### WHAT YOU WILL DO
Go to the line that contains "Altra Men's Timp 6 GTX Trail Running Shoes". Restate that line and each one after it exactly, through the end of the records, without pictures.

(Caption-style text data)
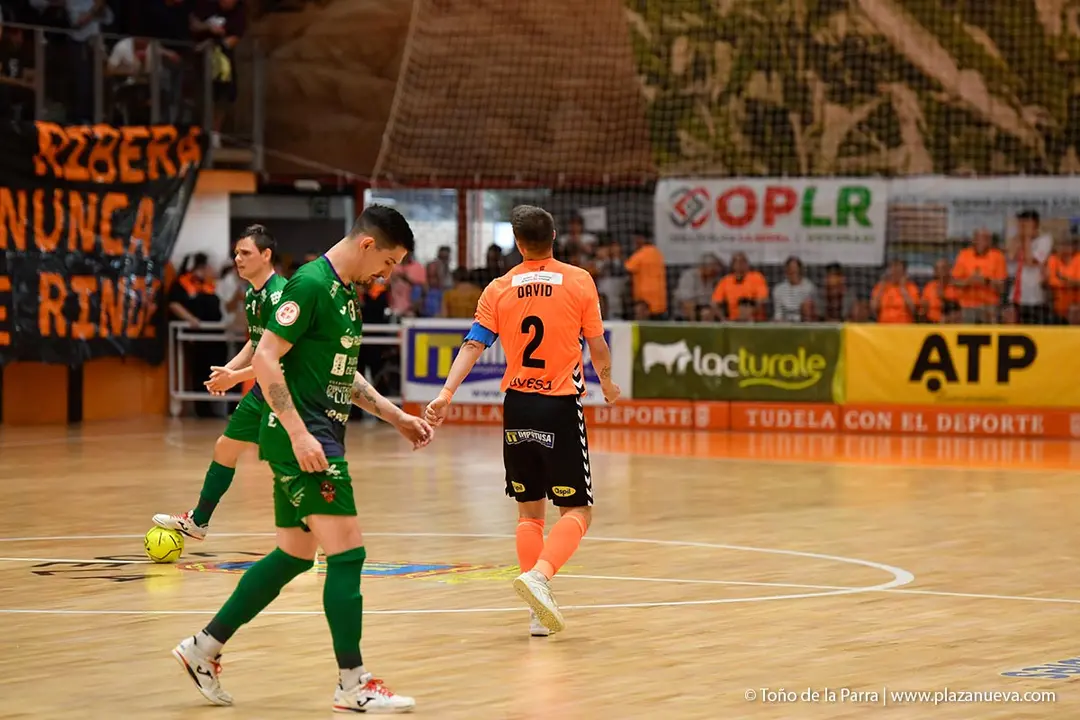 RIBERA_BURELA (31)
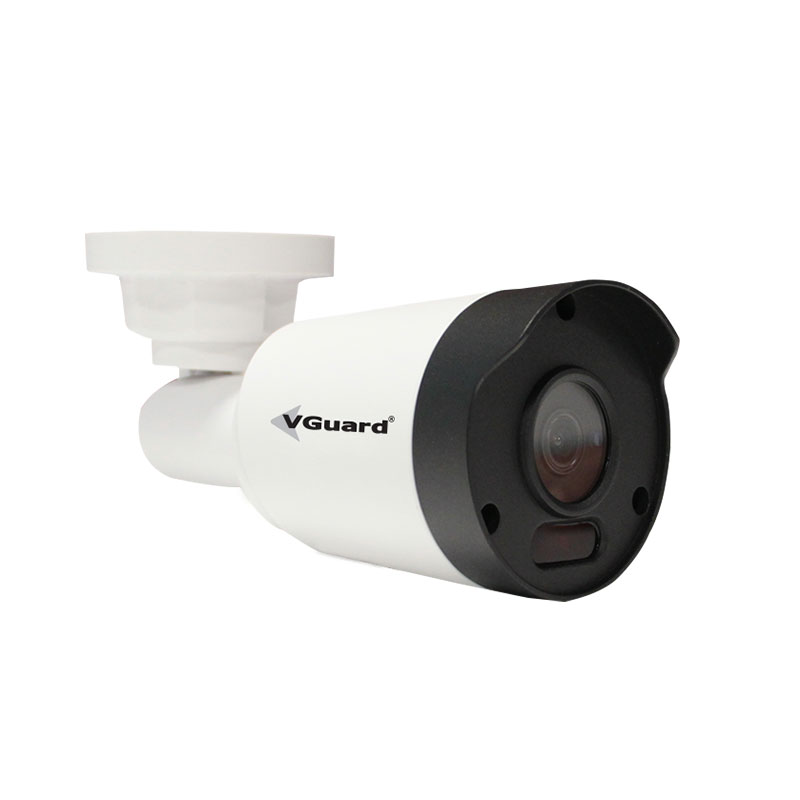 VGUARD%20VG-236-BF6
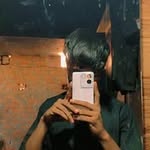 Hemant Gaur - @its_hemant_gour90 - Instagram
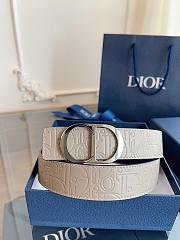 Dior Belt DI0036 - 1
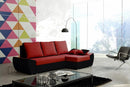 Fenix Corner Sofa Bed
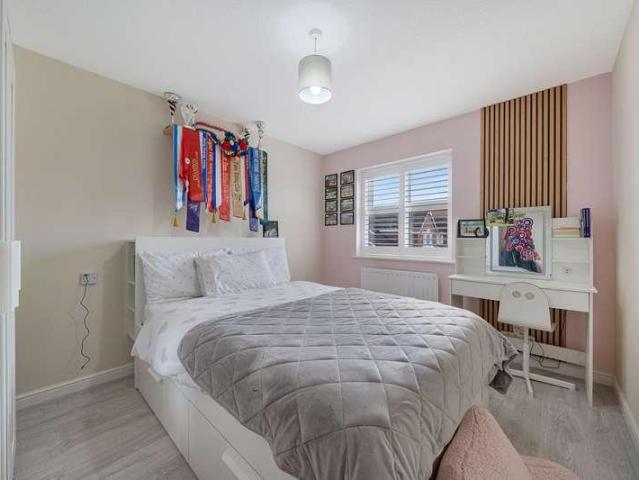 House for sale in Upton, Widnes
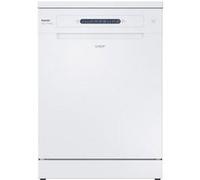 Candy RapidÓ CF 3C7L0W Pose libre 13 couverts C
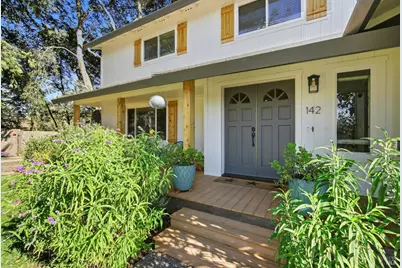 142 Shortt Road, Santa Rosa, CA 95405 - Photo 4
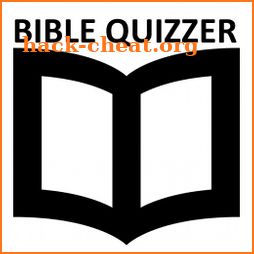 Bible Quizzer - The App for Bible Quizzers icon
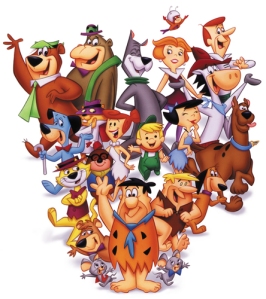 Hanna-Barbera-group-L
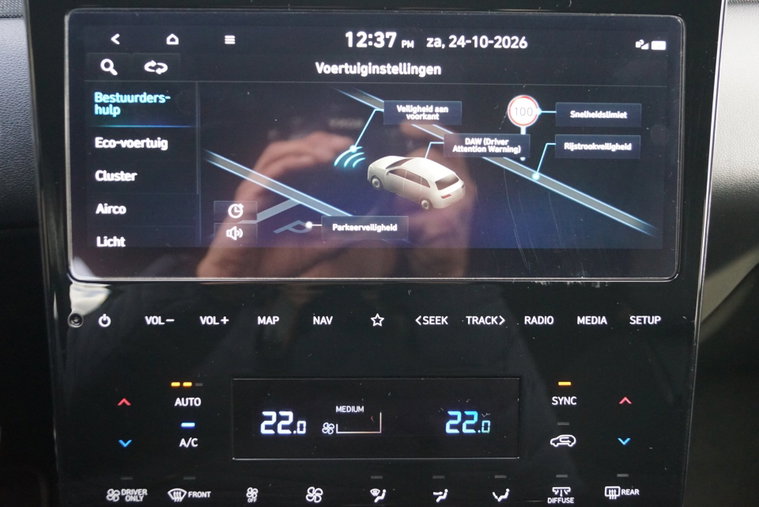 Vehicle Image 53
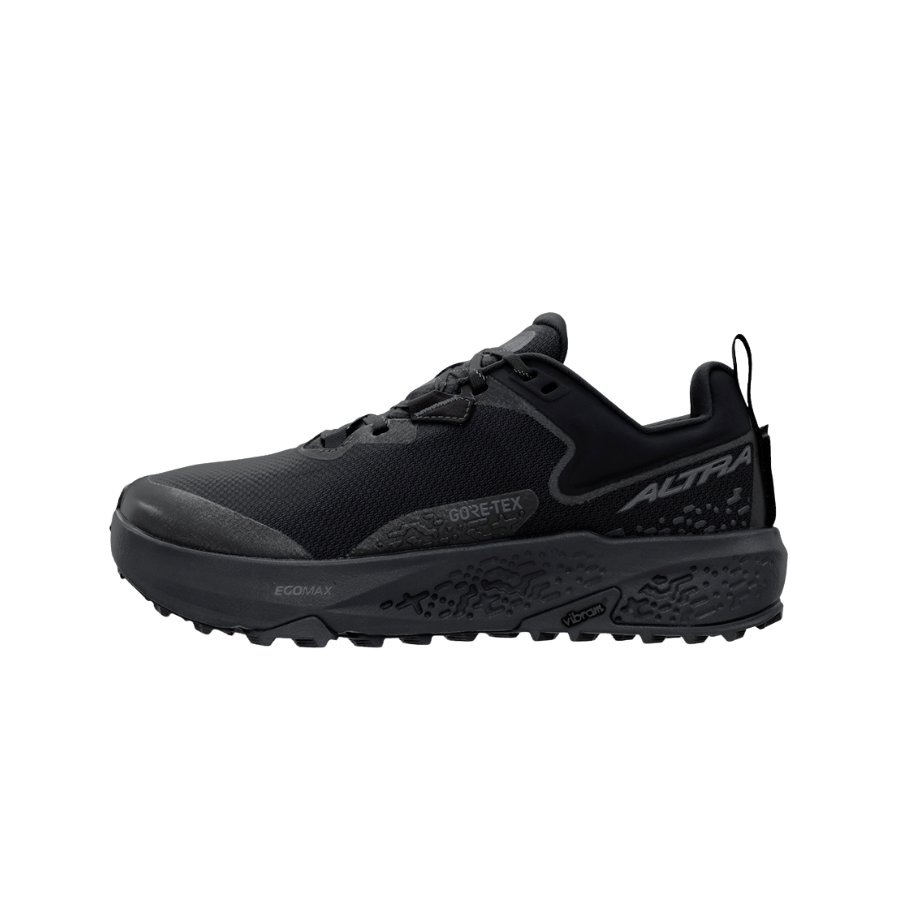 Altra Men's Timp 6 GTX Trail Running Shoes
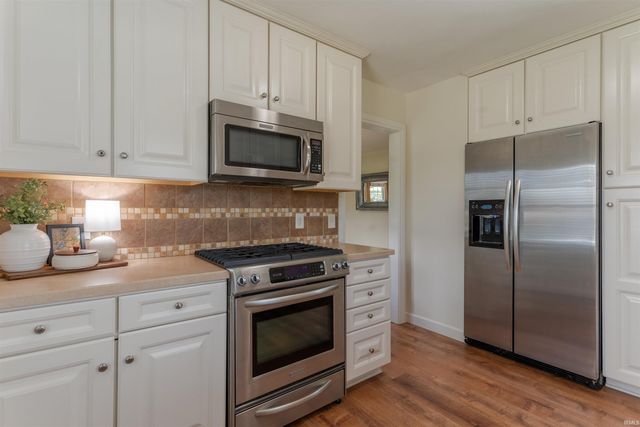21 S Taft Avenue, Evansville, IN 47714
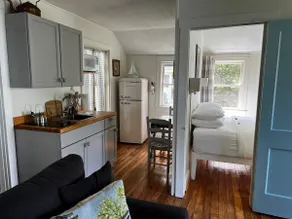 Penelope #9 - Bar Harbor Cottages by the Sea - Image 3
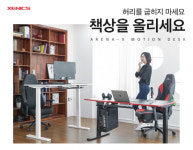 [ICT 종합] 제닉스 및 엑스플라 소식 외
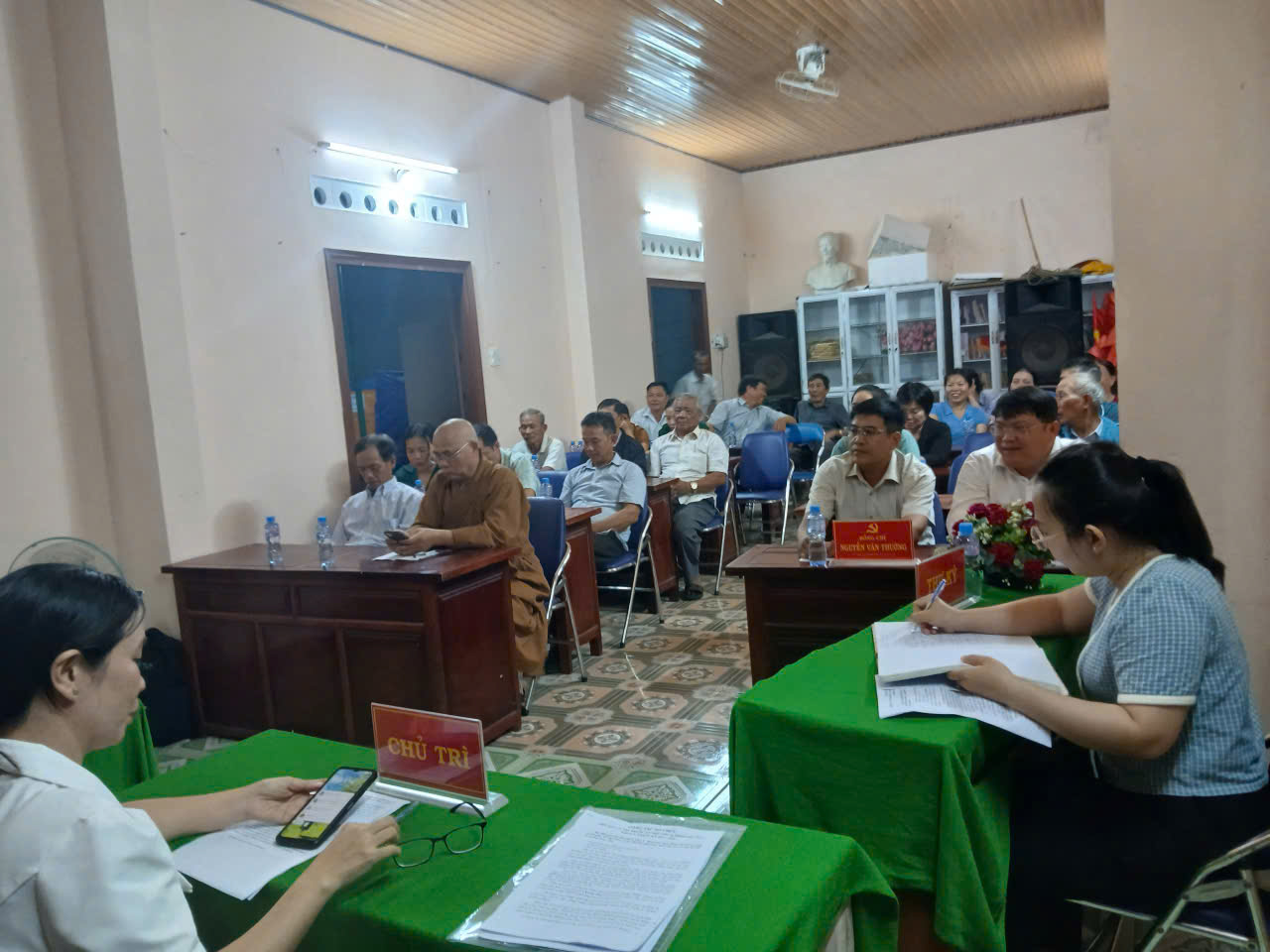 29665946835695744894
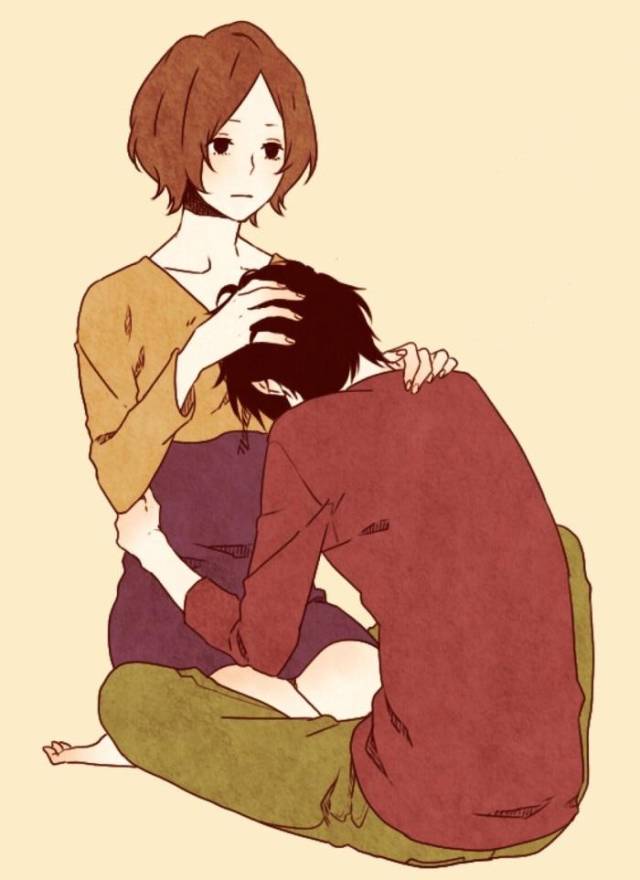 男女关系再冷淡学会这4种姿势保准轻松驾驭如胶似漆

### COMPLETED EXERCISE
 Altra Men's Timp 6 GTX Trail Running Shoes
21 S Taft Avenue, Evansville, IN 47714
 Penelope #9 - Bar Harbor Cottages by the Sea - Image 3
 [ICT 종합] 제닉스 및 엑스플라 소식 외
 29665946835695744894
 男女关系再冷淡学会这4种姿势保准轻松驾驭如胶似漆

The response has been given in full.